Krimpen aan den IJssel
Dijkdorp aan de Hollandse IJssel, ontstaan in de middeleeuwen en voor het eerst vermeld in 1277. Pas in 1861 werd Krimpen een zelfstandige gemeente. In 1865 verrees een eigen kerk; voordien kerkte men in Ouderkerk. Bij het veer naar Capelle vormde zich een bescheiden dorpskern. De aan de westzijde buitendijks gelegen Stormpolder ontwikkelde zich vanaf de 19de eeuw tot een industrie-eiland met scheepswerven. Het oude raadhuis (1903) is in 1967 afgebroken. Met de bouw van de stormvloedkering (1954-'58) ontstond een vaste oeververbinding (Algerabrug), waarna Krimpen zich heeft ontwikkeld tot forensenstad van Rotterdam. Het dorp is aan de noordoostzijde fors uitgebreid.
De Herv. kerk (IJsseldijk 232) is een zaalkerk met noordportaal en een geveltoren met opengewerkte achtzijdige koepel. Deze kerk met eclectische elementen werd in 1865-'66 gebouwd door aannemer C. in 't Veld. In 1989 zijn bij het koor een vergaderzaal en consistorie aangebouwd.
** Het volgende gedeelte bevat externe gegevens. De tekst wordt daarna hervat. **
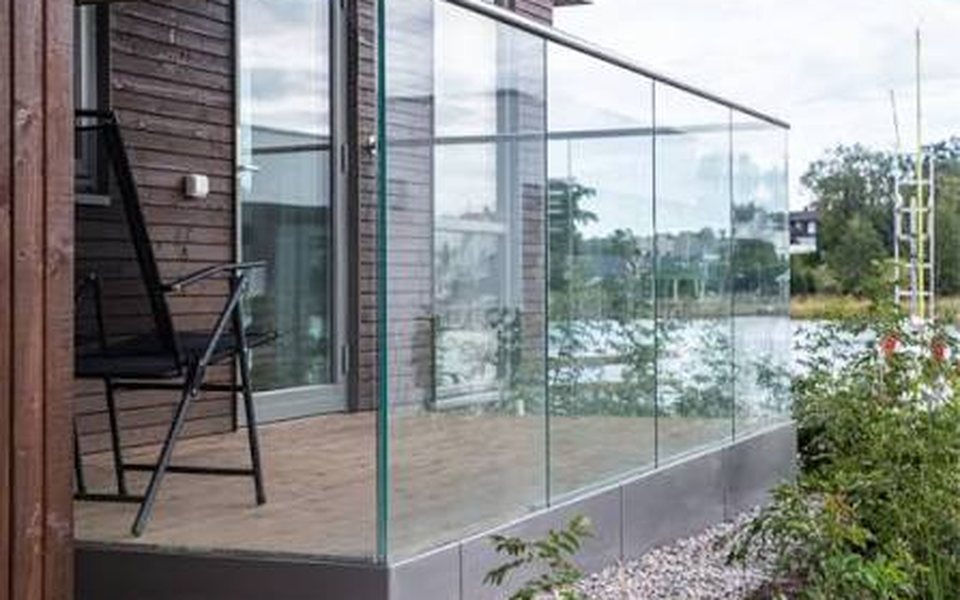 Frameless glass balustrade around a timber terrace
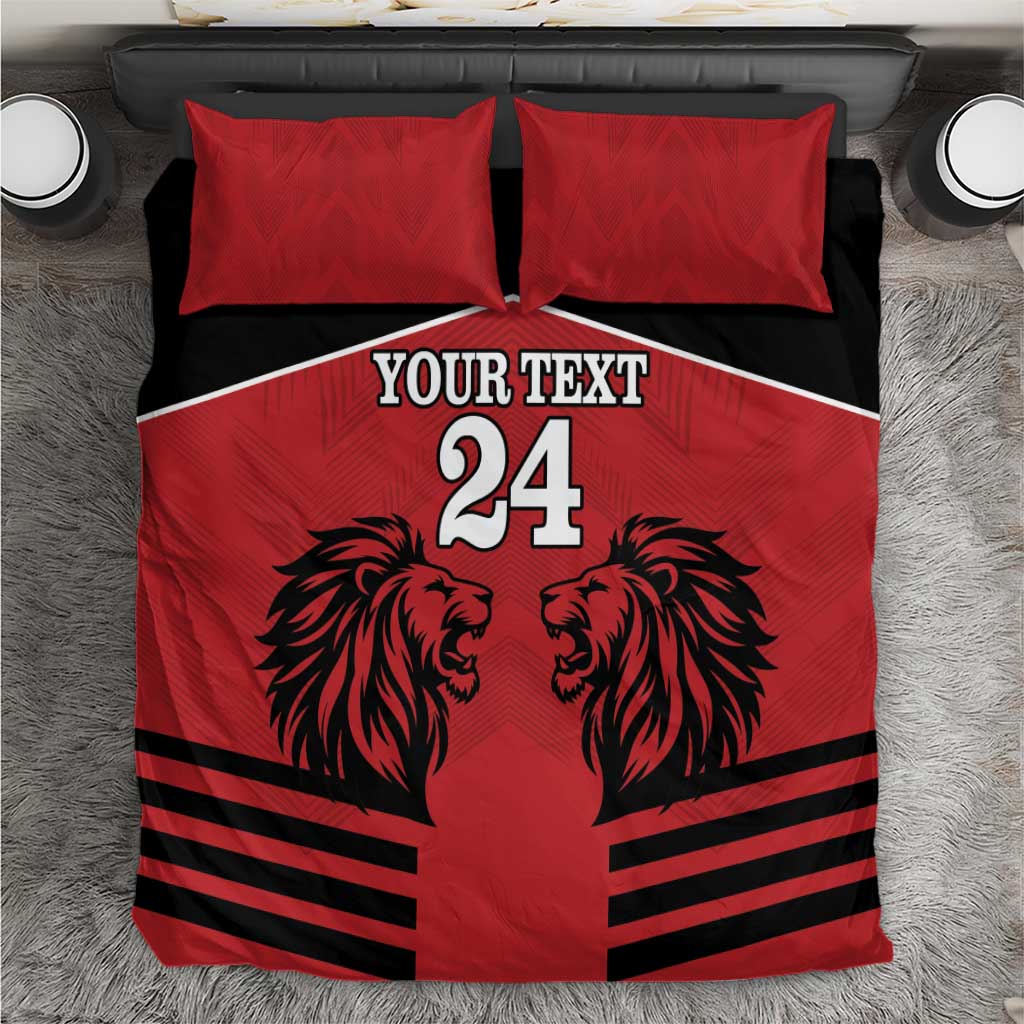 Red and black duvet bedding set with two red pillowcases, lion head graphic and stripes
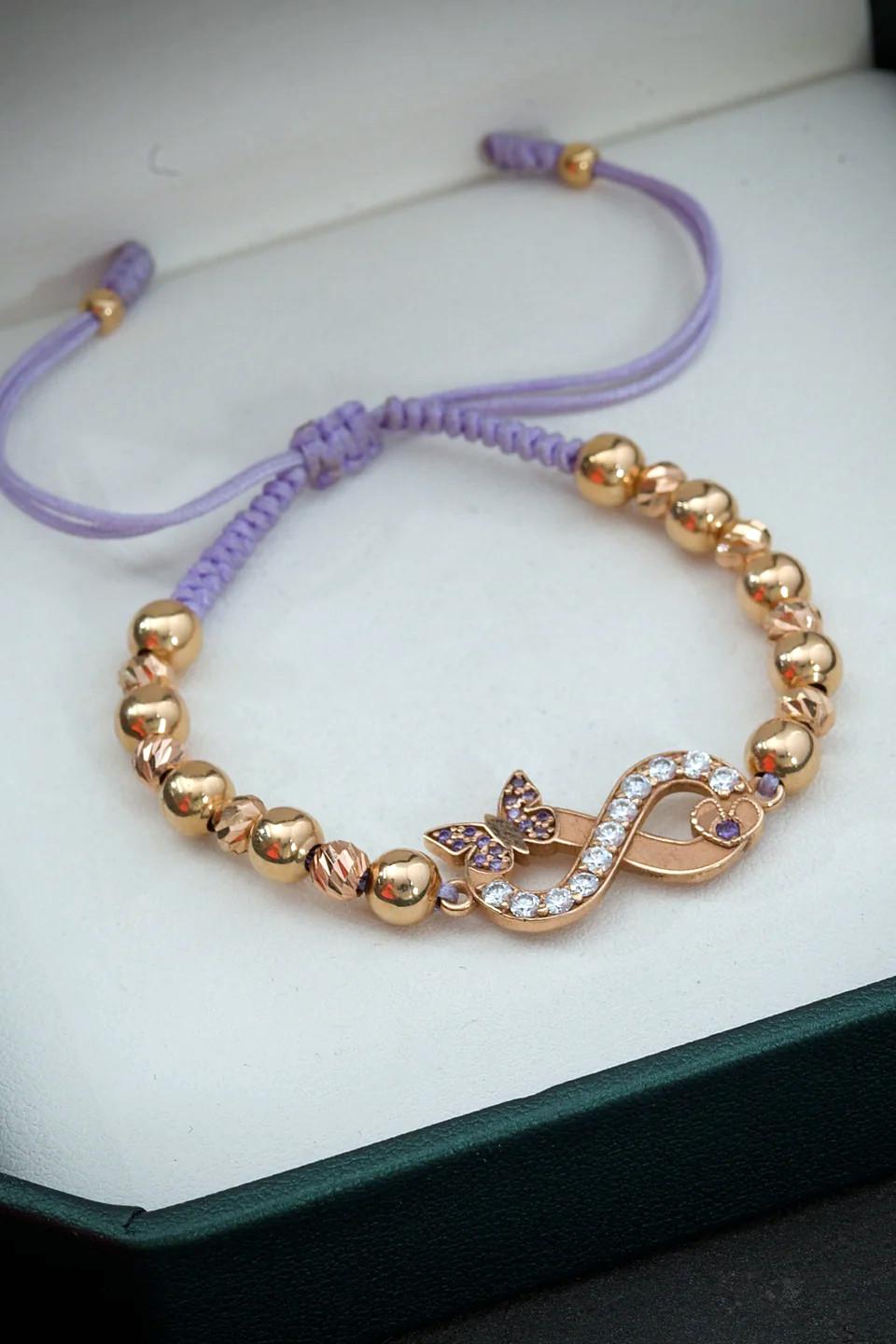 18 karat rose gold bracelet with a central infinity sign encrusted with 0.38 carats of moissanite, 10 smooth balls and 10 faceted balls in various sizes, mounted on adjustable purple thread

Total weight of the bracelet: 4.95 grams
Weight of the
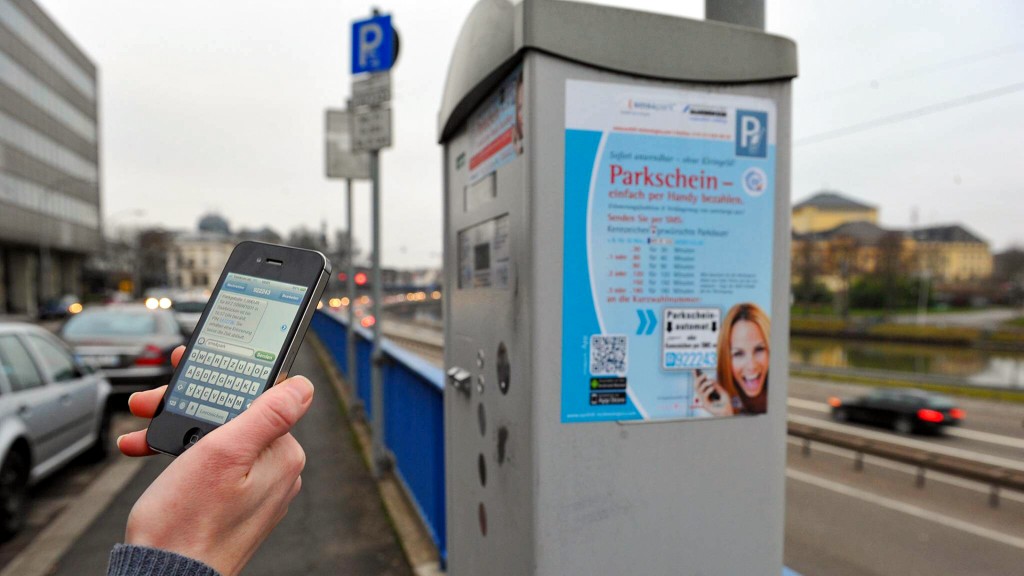 Jemand bucht ein Parkticket mit dem Smartphone vor einem Parkscheinautomat in Saarbrücken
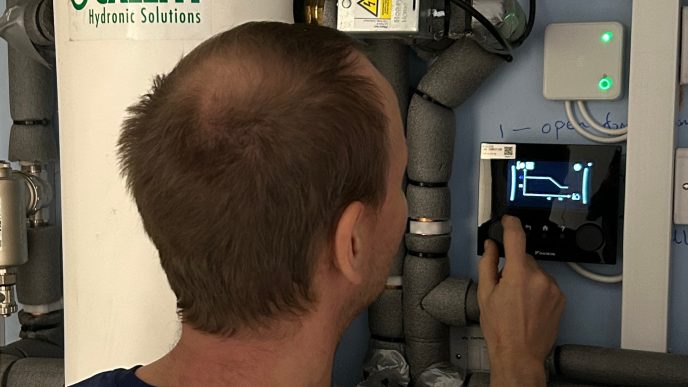 Heat Pump Engineering from Satsooma inspecting a heat pump display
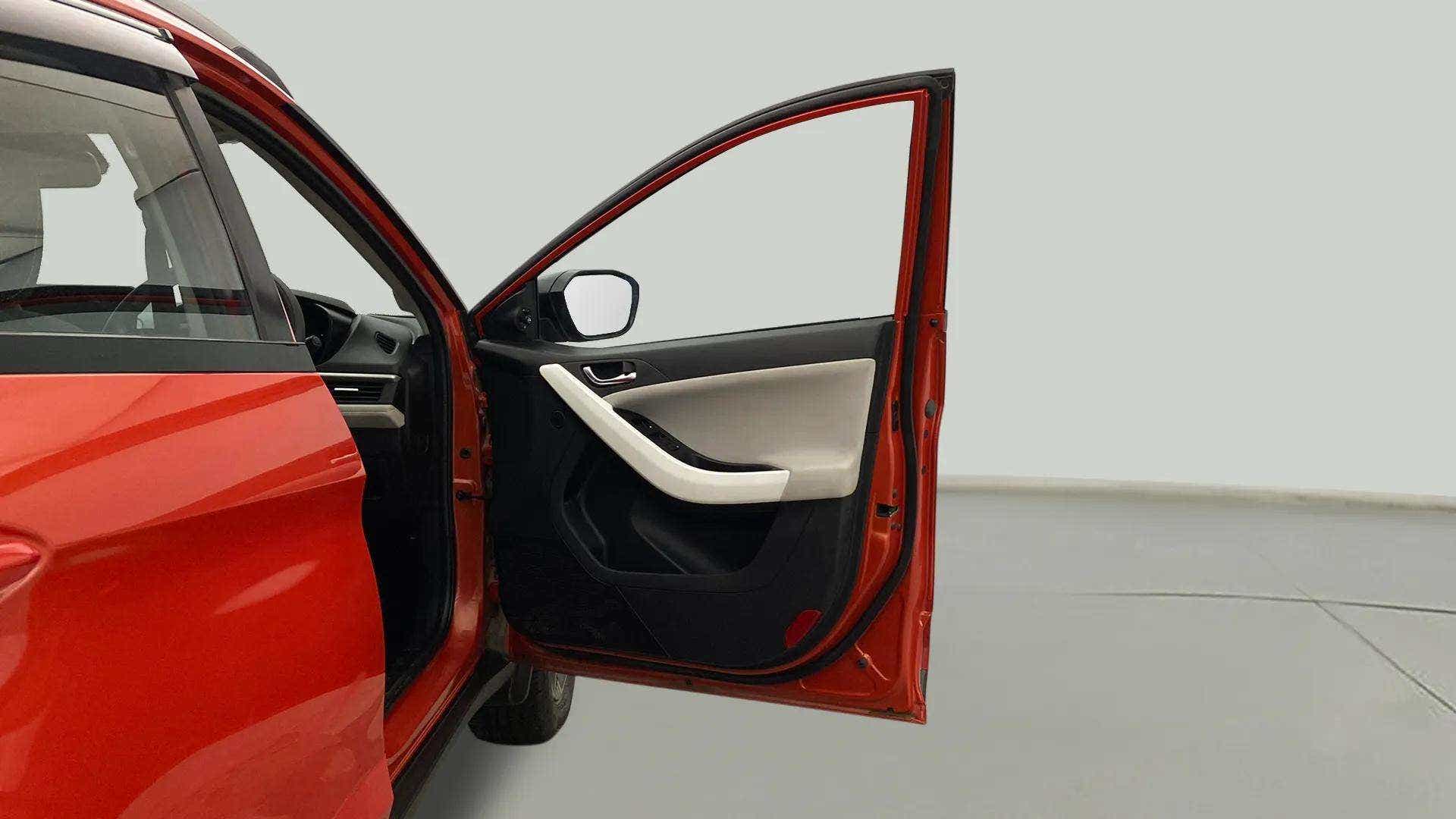 Driver side door open view of a Tata Nexon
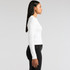 A white long-sleeve t-shirt is displayed on a model, shown from the side, paired with black jeans. It has a logo.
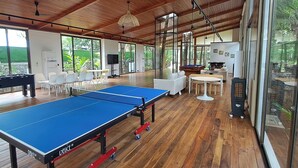 Ein geräumiger Innenbereich mit Tischtennisplatte, Sitzgelegenheiten und Billardtisch.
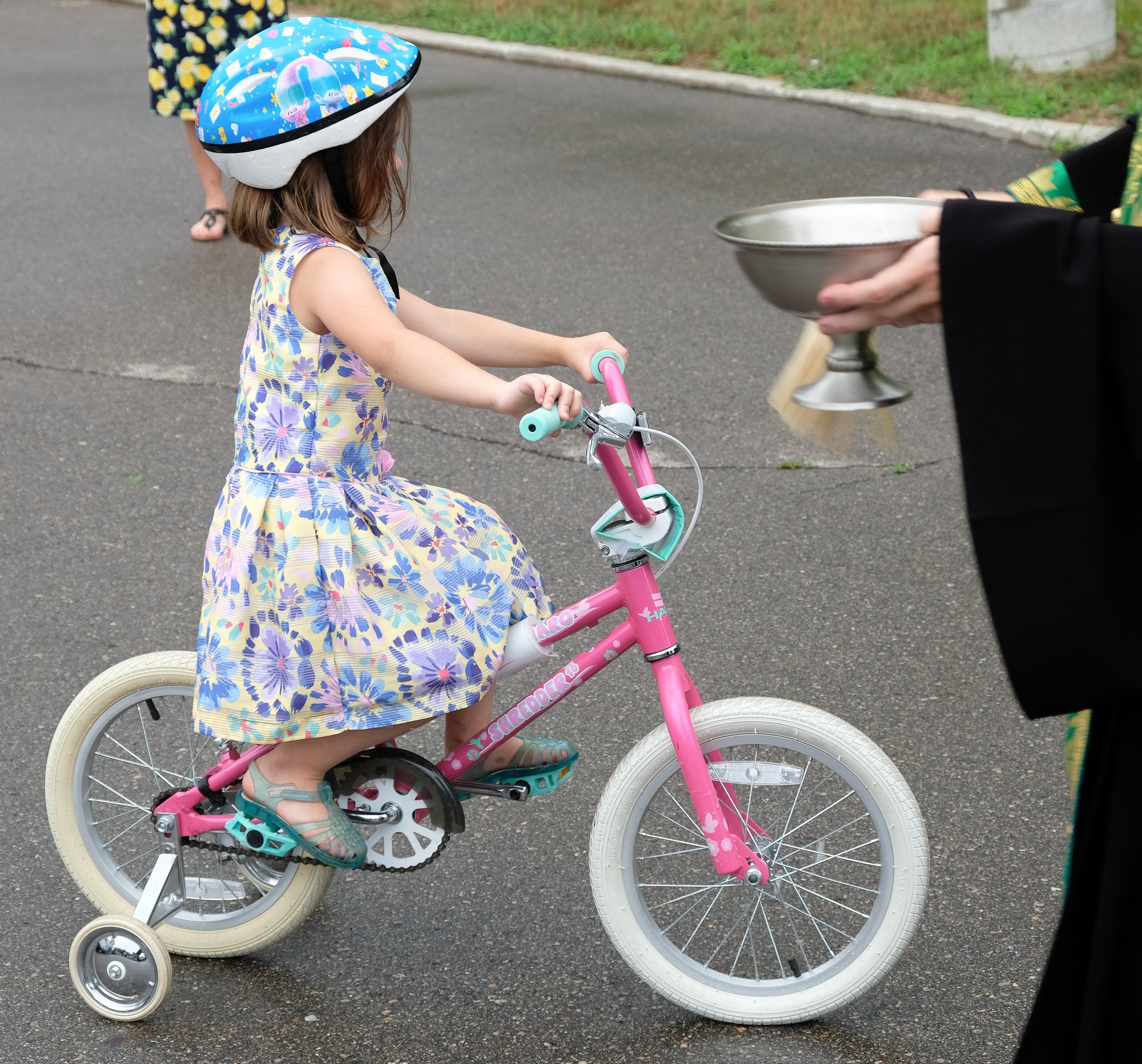  priest blessing young girl on a pink bike  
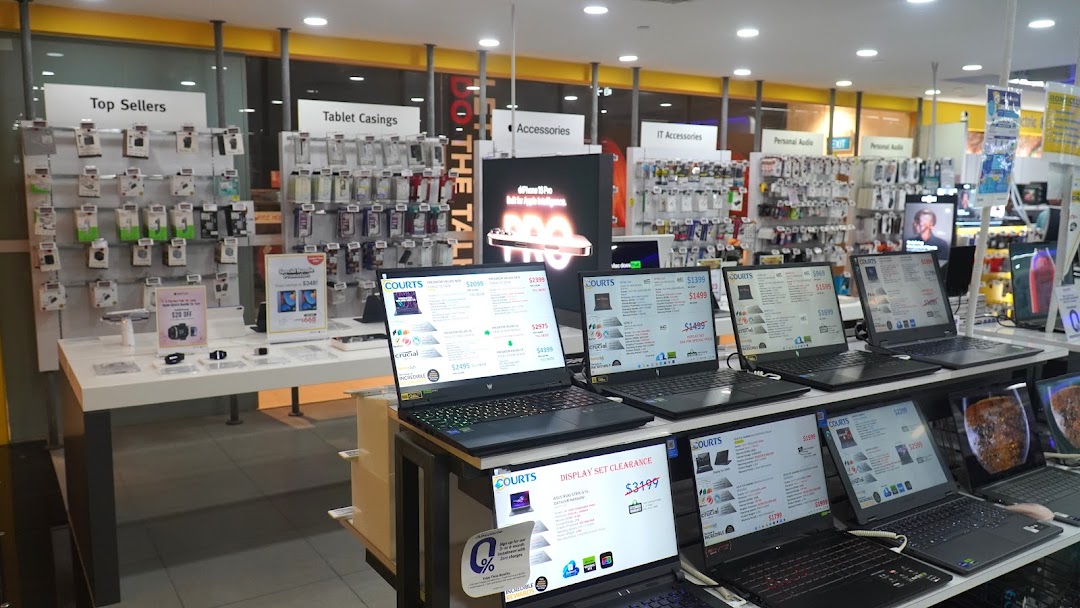Interior view of COURTS electronics store, showcasing laptops, accessories, and various tech products.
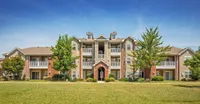 Charming mid-rise apartment building with elegant balconies, surrounded by lush green lawns and trees, perfect for relaxed living.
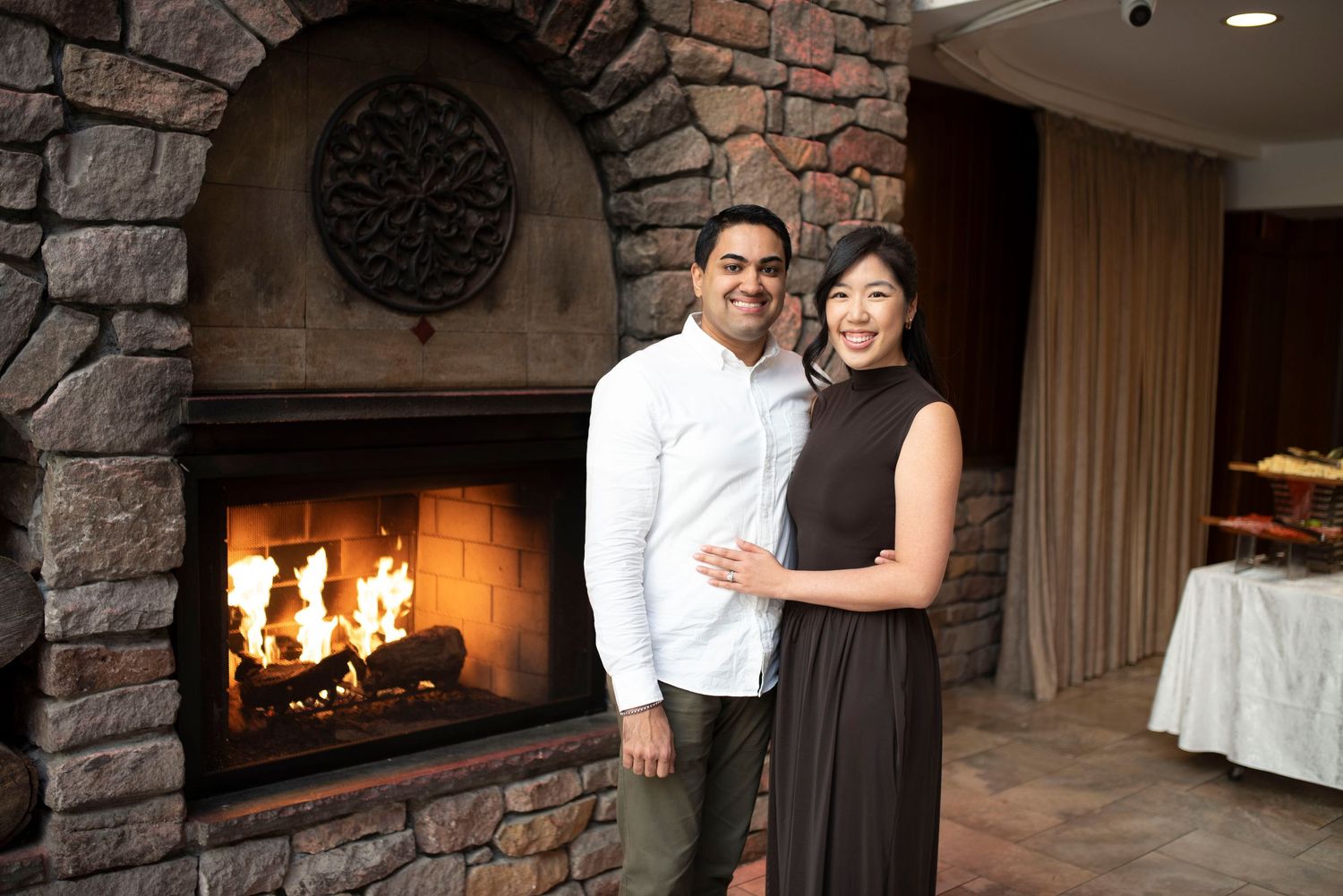 Couple smiling together in front of a stone fireplace in an elegant restaurant setting.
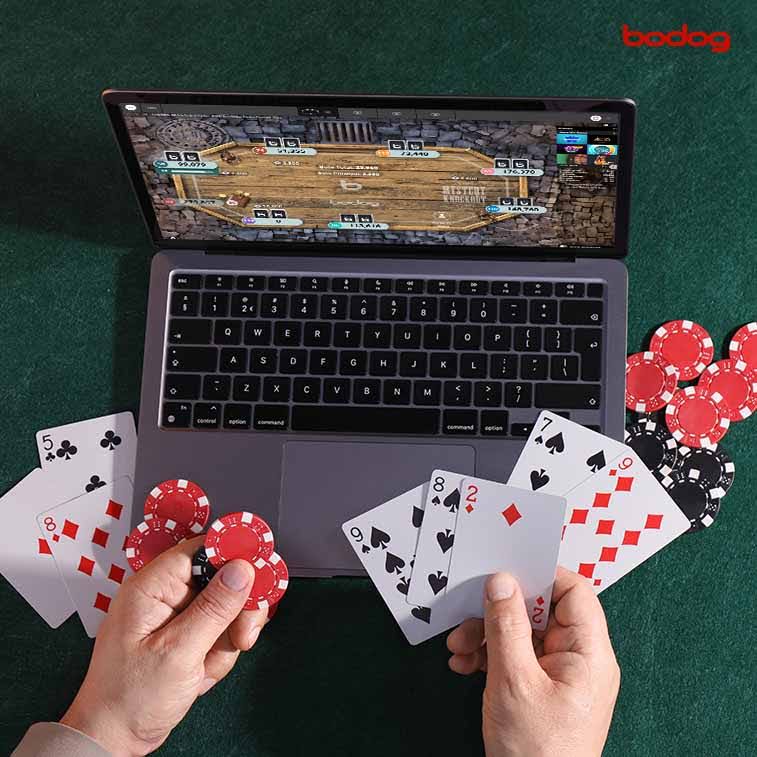 Computadora y manos con cartas y fichas de poker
Het orgel is gebouwd door J. Proper (1891).
De grote pastorie (IJsseldijk 234; 1866) heeft de vorm van een eclectische villa met gepleisterde risalieten, hoeklisenen en wenkbrauwen.
De Oud Geref. kerk (Nachtegaalstraat 3) is een achthoekige kapel met tentdak, gebouwd in 1962 naar plannen van J. van Harmelen.
De voorm. openbare lagere school (Oosterstraat 35-39) werd in 1931-'32 gebouwd met expressionistische details.
Krimpen aan den IJssel, Herv. kerk (1993)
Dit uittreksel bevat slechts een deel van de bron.